Background
CO2 is a common agent for facilitating enhanced oil recovery (EOR), and the lessons from CO2-EOR can be directly applied to large-scale CO2 injection for long-term storage. While CO2 is effective in displacing oil to improve oil recovery, CO2 has high mobility which causes the CO2 to preferentially travel through high permeability zones in heterogeneous formations. Injecting the CO2 as a foam (CO2 bubbles stabilized in water with the use of a surfactant) will reduce the CO2 mobility by increasing the apparent viscosity; ensuring that the CO2 is diverted from the from high-permeability streaks such as fractures. In terms of storage, increasing the reservoir sweep will reduce the movement of CO2 to potential leakage points.
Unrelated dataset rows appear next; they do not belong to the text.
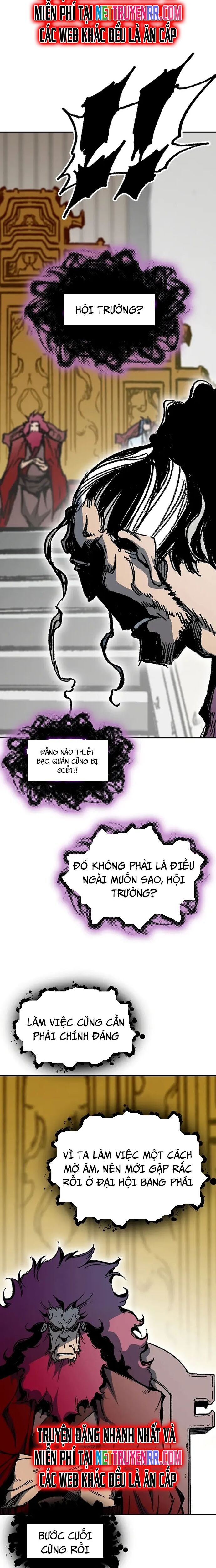Chương 171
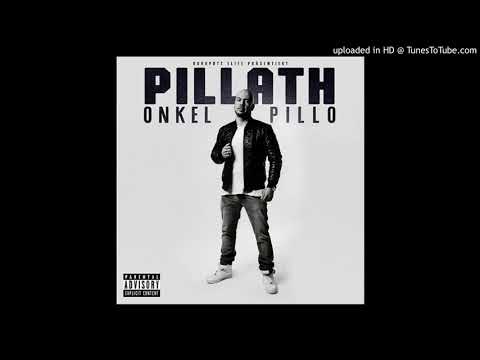 Pillath feat. Snaga ✖P.S. SP✖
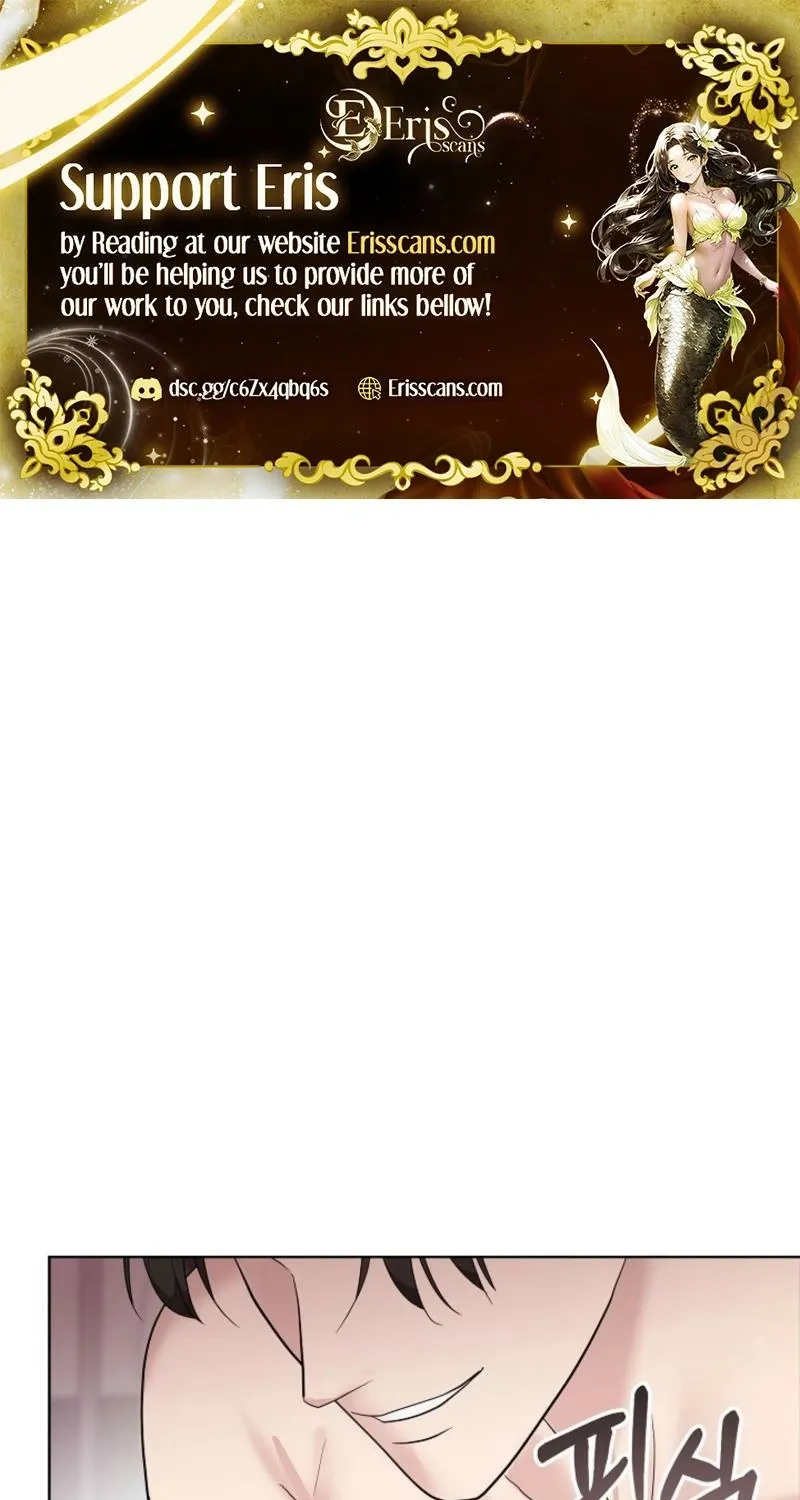 Burn Down Chapter 12 - page 2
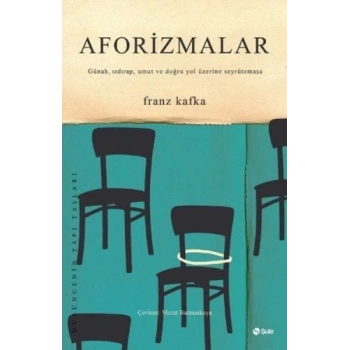 Aforizmalar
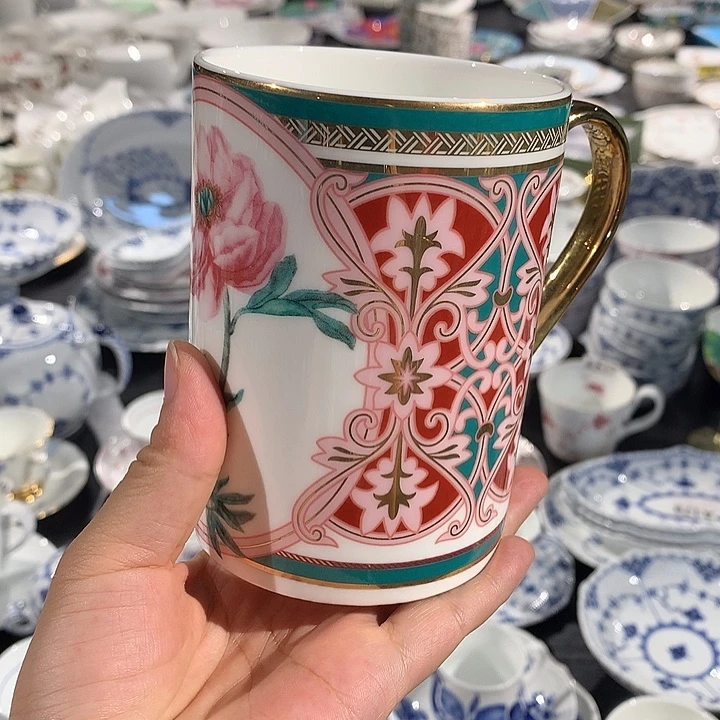 @****瓷器瓷器瓷器瓷器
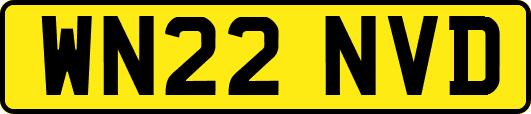 WN22NVD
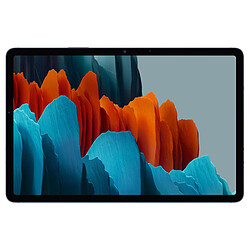 Samsung Galaxy Tab S7 SM-T870 (Bleu) - WiFi - 128 Go - 6 Go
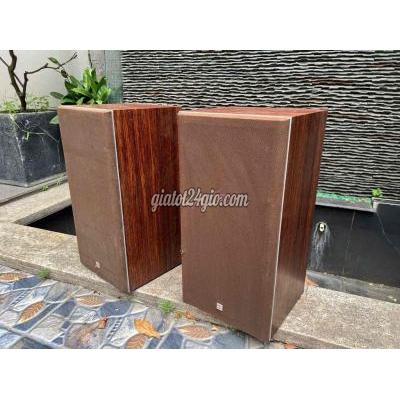 Dàn Karaoke Cũ Quận 7 - Hồ Chí Minh Dàn Karaoke Cũ Quận 7 - Hồ Chí Minh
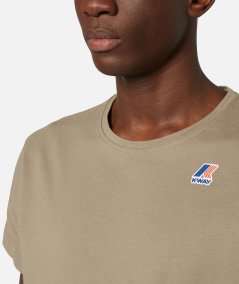 T-SHIRT LE VRAI EDOUARD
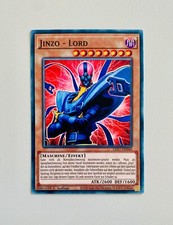 Yu-Gi-Oh! Joey Wheeler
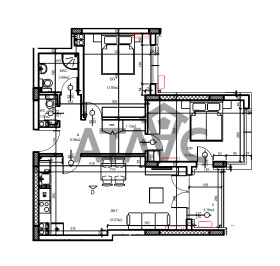  3- | Imot.bg    2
The purpose of this project was to generate CO2 foam and measure its flow performance in two types of formations, at relevant reservoir temperatures and pressures.
Approach
Two experimental phases were proposed to successfully execute this internal research program. Phase 1, led by UT, consisted of a bench-scale evaluation of CO2 foams, including surfactant selection, high-temperature and high-pressure foam stability testing, and the evaluation of foam mobility in fractured cores. Phase 2, led by SwRI, consisted of the design and evaluation of heterogeneous sand-pack simulating fractured cores and lab-scale foam mobility evaluations. Figure 1 shows both setups and their corresponding porous media. In both phases, key thermophysical and transport properties were measured to generate a direct comparison of foam properties across scales.
Accomplishments
Over the course of the project, foam stability experiments were conducted by UT, and four surfactants were evaluated at both room temperature and atmospheric pressure, as well as at the reservoir conditions of 150°C and 1,200 psi. These experiments resulted in the generation of a rheological profile of apparent viscosity with increasing foam quality for both rough and smooth fractured cores. There was an increase in apparent viscosity with increasing foam quality, followed by a sharp decline in apparent viscosity, after 90% foam quality. SwRI conducted foaming experiments at 150°C and 1,200 psi to generate the rheological profile of apparent viscosity with increasing foam quality as the foam travels through a lab-scale heterogeneous sand pack. It was observed that the apparent viscosity was significantly higher for the SwRI sand-pack study, as compared to the core flow UT testing, and there was a trend of decreasing apparent viscosity with increasing foam quality.